Task goal :: Can you quote, word for word, the stretch of the data from the line containing "In terms of spatial" through the end of the data?

Raw data ::

------------------------------

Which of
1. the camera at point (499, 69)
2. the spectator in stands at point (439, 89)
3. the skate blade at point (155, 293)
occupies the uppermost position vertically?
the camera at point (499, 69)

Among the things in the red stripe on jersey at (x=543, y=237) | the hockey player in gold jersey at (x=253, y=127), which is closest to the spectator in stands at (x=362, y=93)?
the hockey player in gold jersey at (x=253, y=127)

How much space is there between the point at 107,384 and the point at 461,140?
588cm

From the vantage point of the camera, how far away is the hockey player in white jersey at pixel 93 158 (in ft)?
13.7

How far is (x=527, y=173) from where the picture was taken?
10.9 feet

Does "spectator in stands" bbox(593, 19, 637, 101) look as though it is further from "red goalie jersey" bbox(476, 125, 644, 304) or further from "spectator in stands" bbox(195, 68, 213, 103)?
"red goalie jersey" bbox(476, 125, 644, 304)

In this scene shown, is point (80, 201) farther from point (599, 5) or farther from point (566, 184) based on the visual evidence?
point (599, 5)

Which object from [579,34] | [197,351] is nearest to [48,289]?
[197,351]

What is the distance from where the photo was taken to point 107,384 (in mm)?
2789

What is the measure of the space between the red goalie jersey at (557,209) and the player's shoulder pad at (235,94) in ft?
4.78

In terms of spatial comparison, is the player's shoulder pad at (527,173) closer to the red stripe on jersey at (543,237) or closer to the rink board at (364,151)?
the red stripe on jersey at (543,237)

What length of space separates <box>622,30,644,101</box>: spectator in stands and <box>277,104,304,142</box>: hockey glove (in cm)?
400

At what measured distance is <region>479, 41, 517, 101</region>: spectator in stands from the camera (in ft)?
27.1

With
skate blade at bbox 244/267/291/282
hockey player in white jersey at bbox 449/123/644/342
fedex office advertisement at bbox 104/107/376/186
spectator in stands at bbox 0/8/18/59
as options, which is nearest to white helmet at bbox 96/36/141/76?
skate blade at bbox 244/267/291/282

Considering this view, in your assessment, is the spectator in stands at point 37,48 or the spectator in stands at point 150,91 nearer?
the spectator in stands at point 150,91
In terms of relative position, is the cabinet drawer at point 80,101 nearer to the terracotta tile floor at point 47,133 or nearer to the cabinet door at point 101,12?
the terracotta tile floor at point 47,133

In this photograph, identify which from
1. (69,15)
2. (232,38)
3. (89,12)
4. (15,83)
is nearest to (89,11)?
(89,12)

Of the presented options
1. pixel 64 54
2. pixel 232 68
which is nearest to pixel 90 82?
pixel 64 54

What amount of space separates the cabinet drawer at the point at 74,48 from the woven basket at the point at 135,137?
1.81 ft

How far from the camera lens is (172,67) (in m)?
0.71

------------------------------

Task answer ::
In terms of spatial comparison, is the player's shoulder pad at (527,173) closer to the red stripe on jersey at (543,237) or closer to the rink board at (364,151)?
the red stripe on jersey at (543,237)

What length of space separates <box>622,30,644,101</box>: spectator in stands and <box>277,104,304,142</box>: hockey glove (in cm)?
400

At what measured distance is <region>479, 41, 517, 101</region>: spectator in stands from the camera (in ft)?
27.1

With
skate blade at bbox 244/267/291/282
hockey player in white jersey at bbox 449/123/644/342
fedex office advertisement at bbox 104/107/376/186
spectator in stands at bbox 0/8/18/59
as options, which is nearest to white helmet at bbox 96/36/141/76?
skate blade at bbox 244/267/291/282

Considering this view, in your assessment, is the spectator in stands at point 37,48 or the spectator in stands at point 150,91 nearer?
the spectator in stands at point 150,91
In terms of relative position, is the cabinet drawer at point 80,101 nearer to the terracotta tile floor at point 47,133 or nearer to the cabinet door at point 101,12?
the terracotta tile floor at point 47,133

In this photograph, identify which from
1. (69,15)
2. (232,38)
3. (89,12)
4. (15,83)
is nearest to (89,11)?
(89,12)

Of the presented options
1. pixel 64 54
2. pixel 232 68
which is nearest to pixel 90 82?
pixel 64 54

What amount of space separates the cabinet drawer at the point at 74,48 from the woven basket at the point at 135,137?
1.81 ft

How far from the camera lens is (172,67) (in m)?
0.71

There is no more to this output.